Not long ago I had a chance to visit the big data center at 365 Main Street in San Francisco. I was invited by friends to help them install the first servers for their startup, which is still in stealth mode. The data center was enormous, though my friends occupied only a small part of one rack not far from the Oakland Raiders and one floor up from Bebo, the social network bought not long ago by AOL. Bebo is a big hit in the UK and I found it odd that all those British profiles are hosted in San Francisco, eight time zones away.
We installed the servers — three little boxes and one big one — then fired them up. In moments the site was live, though with only a few alpha clients. The application, which I am sworn not to mention yet, is clever, but not particularly resource intensive. It’s just like any other web site only a little different in several good ways. The three little web servers just sat there blinking, doing their jobs. But the bigger box (a 3u, versus the 1u web servers, if you are keeping track) was wailing right from the moment of booting. Inside were three 15,000-rpm drives, a bunch of processor cores, and a ton of RAM — all of it thrashing away despite the small load. What was going on?
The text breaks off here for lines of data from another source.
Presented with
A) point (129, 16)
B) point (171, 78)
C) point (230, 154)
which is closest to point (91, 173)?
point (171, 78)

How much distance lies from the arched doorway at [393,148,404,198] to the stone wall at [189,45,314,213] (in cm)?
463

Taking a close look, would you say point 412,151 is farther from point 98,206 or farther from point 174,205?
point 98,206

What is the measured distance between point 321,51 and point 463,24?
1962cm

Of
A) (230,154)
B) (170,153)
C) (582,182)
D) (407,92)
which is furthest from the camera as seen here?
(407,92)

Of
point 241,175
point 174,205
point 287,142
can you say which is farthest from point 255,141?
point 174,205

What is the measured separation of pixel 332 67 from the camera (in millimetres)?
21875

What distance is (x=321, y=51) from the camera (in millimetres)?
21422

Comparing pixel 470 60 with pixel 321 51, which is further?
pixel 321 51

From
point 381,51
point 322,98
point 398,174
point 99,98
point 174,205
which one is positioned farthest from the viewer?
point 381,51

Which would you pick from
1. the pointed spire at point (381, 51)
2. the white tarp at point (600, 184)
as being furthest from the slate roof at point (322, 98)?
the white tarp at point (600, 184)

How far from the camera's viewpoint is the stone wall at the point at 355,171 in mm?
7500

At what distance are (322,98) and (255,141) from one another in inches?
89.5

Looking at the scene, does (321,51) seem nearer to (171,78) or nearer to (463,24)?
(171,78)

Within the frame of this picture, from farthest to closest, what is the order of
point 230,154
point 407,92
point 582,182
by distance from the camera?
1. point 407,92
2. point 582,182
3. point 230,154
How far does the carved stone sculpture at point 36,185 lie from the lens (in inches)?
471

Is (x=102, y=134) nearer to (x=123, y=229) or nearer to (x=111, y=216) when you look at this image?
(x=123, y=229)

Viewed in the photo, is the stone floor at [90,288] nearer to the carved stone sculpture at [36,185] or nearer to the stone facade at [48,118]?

What was going on was the twilight of enterprise application development as we know it today. That 3u box was a database server that sits behind the three little web servers and makes this new enterprise work. And work hard, apparently, for all the drive thrashing and lights blinking.
We’re at an interesting point in the development of computer technology. Processors, having been failed somewhat by Moore’s Law in their attempt to become more powerful by widening data paths and raising clock speeds alone, have now resumed or even accelerated their performance growth by replacing one processor core with 2, 4, 8, and eventually hundreds of cores, most of them not really needed.
Processing power isn’t what binds enterprise or Internet applications today. I/O and disk access do that. Servers have one or two gigabit Ethernet connections, each of which could be easily saturated by an old Pentium 4. It’s the pipe that limits us, not our ability to pump bits through that pipe. Thanks to the gamers, I suppose, and to a surreal and not particularly useful competition between Intel and AMD the main server CPUs are barely sweating even though they are running the core business logic of the application. It’s the database server with its disk drives that is working so hard, grabbing data to feed the web servers seemingly just in time. But don’t blame the hardware here or even the disk drives — blame the database.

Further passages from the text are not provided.